Rhubarb grew in a shady corner of our backyard, looking like horizontal ruffled elephant ears. We’d pick the stems before they got too thick and woody, and cook them in jams and pies, while the children would often eat them raw with sugar as a treat. Even though I hated celery and complained about its strings, I’d tear into rhubarb stalks with relish and valued the stringy fibres that straggled behind for their ability to hold extra sugar when I swept the stem through the sugar dish.
Ferran Adria offers a more sophisticated version of this childhood treat in el Bulli: 2003-2004. He takes tender young raw rhubarb, carefully trimmed to minimize the tough fibres, and rolls them in demerara sugar and black pepper. It’s a sharp dish -- the crystals of the sugar and the pepper’s heat seem to emphasize the sour taste -- but the added flavours round it out as well. It’s surprisingly elegant for such a simple preparation.

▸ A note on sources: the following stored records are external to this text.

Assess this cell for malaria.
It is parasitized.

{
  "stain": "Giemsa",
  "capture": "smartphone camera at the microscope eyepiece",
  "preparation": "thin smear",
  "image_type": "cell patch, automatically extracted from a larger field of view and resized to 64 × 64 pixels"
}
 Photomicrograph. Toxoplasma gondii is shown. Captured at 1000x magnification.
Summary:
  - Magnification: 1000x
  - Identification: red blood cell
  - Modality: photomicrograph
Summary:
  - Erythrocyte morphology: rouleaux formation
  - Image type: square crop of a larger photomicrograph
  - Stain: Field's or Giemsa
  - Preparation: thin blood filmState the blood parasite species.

It's also a perfect dish for the latest edition of Sugar High Friday, hosted by the passionate cook, which is all about going local. Not only does rhubarb grow like a weed in our home province, Ontario, but the rhubarb we used to make our version of this dish was given to us by our friend Jill, who harvested the stalks from her mother's garden.

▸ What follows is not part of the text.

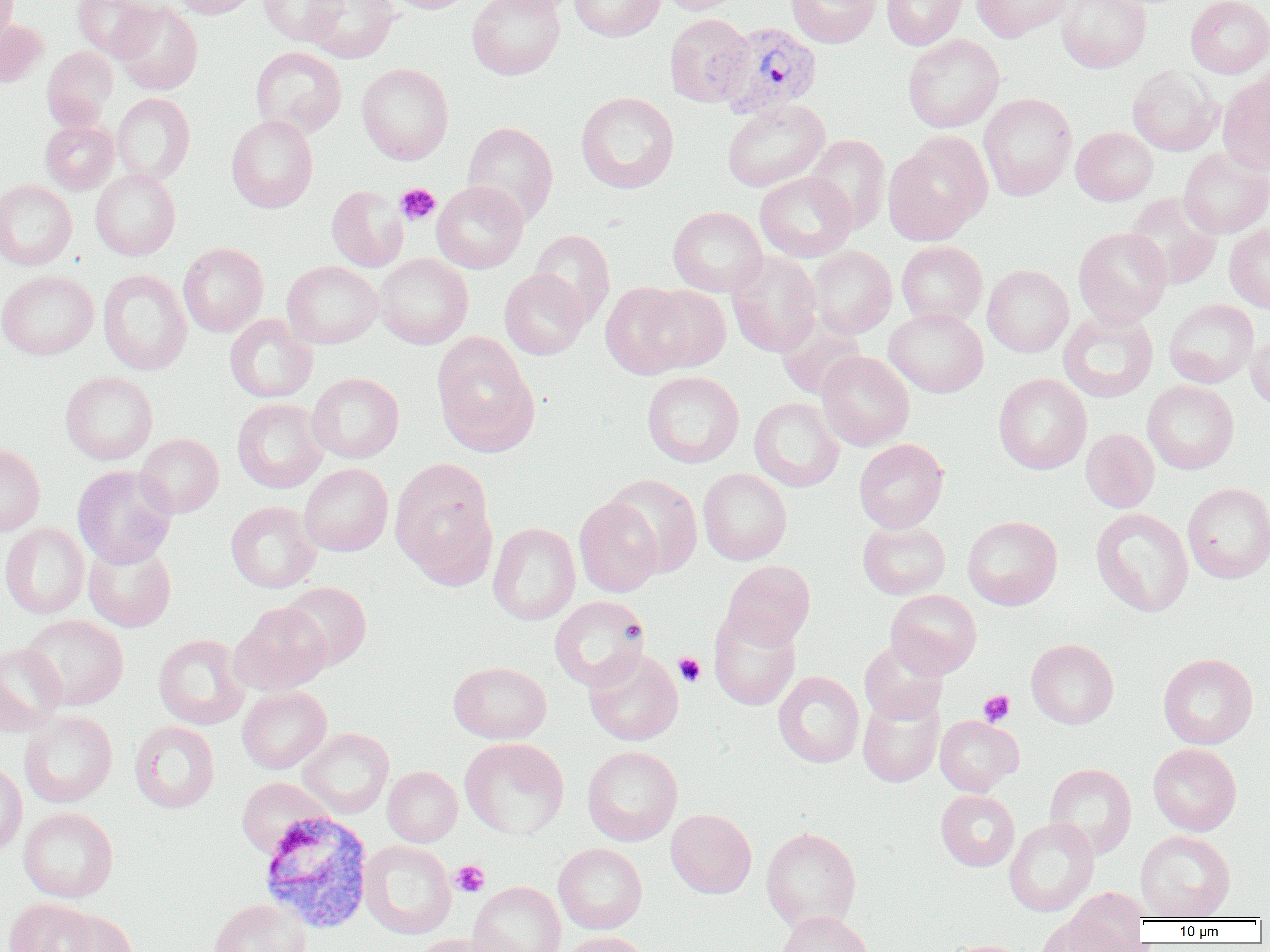

Plasmodium vivax.

Approximate bounding boxes as (x1,y1)-(x2,y2) corner pairs in pixels. Uninfected red blood cell locations: (0,0)-(19,50), (72,0)-(161,60), (168,0)-(258,18), (257,0)-(347,46), (305,0)-(399,62), (386,0)-(478,14), (467,0)-(565,80), (569,0)-(665,41), (659,0)-(747,14), (785,0)-(881,48), (881,0)-(967,50), (886,0)-(977,108), (971,0)-(1070,42), (1056,0)-(1151,73), (1185,0)-(1270,78), (112,1)-(203,95), (664,14)-(754,107), (0,19)-(47,86), (903,33)-(1004,133), (41,46)-(117,131), (250,46)-(347,138), (356,62)-(454,164), (1127,65)-(1221,155), (1218,74)-(1270,175), (576,91)-(679,194), (112,93)-(195,184), (978,93)-(1076,201), (722,98)-(830,192), (226,115)-(318,213), (40,120)-(118,194), (462,121)-(559,226), (1071,127)-(1158,205), (883,132)-(992,246), (804,134)-(890,233), (1178,148)-(1270,238), (91,169)-(180,260), (755,171)-(856,262), (0,181)-(77,270), (431,181)-(529,273), (327,185)-(408,272), (1124,193)-(1223,290), (668,206)-(767,296), (1225,224)-(1270,313), (1073,227)-(1172,327), (529,229)-(615,326), (897,241)-(987,327), (178,243)-(268,336), (807,246)-(897,338), (727,252)-(822,357), (374,254)-(473,349), (282,261)-(383,348), (982,265)-(1074,357), (98,268)-(191,375), (499,268)-(588,359), (0,270)-(98,359), (601,282)-(696,379), (643,284)-(731,373), (1163,299)-(1259,388), (884,308)-(988,397), (1058,309)-(1158,403), (224,314)-(317,403), (776,316)-(866,400), (1246,331)-(1270,411), (432,335)-(540,457), (815,351)-(915,450), (60,371)-(158,465), (642,371)-(744,468), (307,372)-(405,463), (993,373)-(1092,474), (1143,380)-(1239,474), (749,397)-(844,492), (232,398)-(328,493), (1081,428)-(1159,513), (135,433)-(224,518), (854,439)-(948,532), (0,443)-(45,536), (390,458)-(497,584), (298,463)-(393,556), (73,465)-(176,568), (698,468)-(792,565), (605,474)-(703,578), (1182,483)-(1270,583), (574,496)-(664,597), (225,501)-(320,593), (1091,507)-(1194,617), (962,515)-(1062,610), (857,520)-(950,599), (488,522)-(580,625), (0,523)-(89,618), (83,540)-(177,632), (721,560)-(816,648), (279,581)-(371,671), (886,589)-(982,679), (549,596)-(650,691), (229,602)-(332,695), (709,608)-(801,710), (21,614)-(129,710), (153,634)-(249,730), (1026,638)-(1118,729), (859,639)-(948,724), (0,642)-(66,736), (584,649)-(683,746), (1158,653)-(1258,749), (448,661)-(551,744), (773,671)-(864,768), (237,686)-(331,773), (857,692)-(944,788), (19,711)-(117,808), (934,715)-(1024,796), (129,721)-(220,813), (298,728)-(394,818), (459,738)-(569,839), (1148,743)-(1242,835), (582,745)-(682,846), (0,760)-(27,857), (1044,763)-(1137,860), (383,766)-(462,847), (235,777)-(333,859), (935,790)-(1020,871), (18,807)-(118,903), (665,808)-(756,898), (1004,818)-(1099,916), (761,827)-(861,932), (1135,830)-(1236,920), (359,840)-(456,939), (553,843)-(648,934), (468,881)-(565,952), (1063,886)-(1150,951), (4,898)-(99,952), (208,898)-(310,952), (55,909)-(137,952), (776,910)-(874,952), (1037,916)-(1126,951), (559,931)-(651,952), (410,933)-(512,952), (943,939)-(1032,952). Platelet locations: (395,183)-(440,225), (673,653)-(706,687), (979,690)-(1015,727), (451,860)-(490,897). Plasmodium vivax-infected red blood cell locations: (717,21)-(823,119), (258,810)-(375,934). Image is 1270×952 pixels. Thin blood smear. Light microscopy. One field of a larger specimen. 1000x magnification.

My parents no longer live at that house, but their current home does have another crop in the backyard. Wild blueberry bushes dot the rocky brush behind their house in Sudbury, and it was an easy task to step out for fifteen minutes and return with a small pail of sapphire-hued treasures. I say "was." Construction crews are building a new housing development right over the backyard berry patch. Sudbury’s economic boom is bad news for my blueberry pancake habit, which my mom has indulged during every summertime visit. At least the construction reduces the chance of hungry bears coming into the yard, lured by the berries.
And there is simply no comparison between wild and farmed blueberries -- one of the reasons I gorge myself on blueberries at my parents’ house. Sure, the domestic ones are just as pretty and twice the size, but they’re completely flat in flavour. The wild ones pack a whallop of acidity and sweetness into each tiny globe, worth every sunburn and mosquito bite and sore back from picking that I’ve endured in their pursuit.
Regan Daley agrees. "There is one thing you must remember in order to make this pie: YOU NEED WILD BERRIES! Never use the cultivated ones. They make lousy pies, and lousy everything else for that matter," she states in her book In The Sweet Kitchen. Blueberry pie has never been a real favourite
of mine, but I’d picked and brought back several pints of berries from my last visit, Rob was eager to try it, and Regan had not yet steered us wrong.
Her track record is still perfect. The crust, made with lard and butter, is phenomenal: light and crisp and flaky, we chased the last bits around the plate with our forks, unwilling to let any crumb go uneaten. And the filling! Rather than the stodgy, almost solid gel of store-bought blueberry pie, this is a juicy confederation of berries in all their summer glory.
We ate an astounding amount of the pie when it was fresh from the oven, and an even more surprising amount the next morning. The recipe specifically mentions that, being comprised of flour, egg, and fruit, blueberry pie is an "honourable" breakfast food. And though it may not be my mom's pancakes, it extends the tradition of fashioning simple, delicious treats from the bounty in the backyard.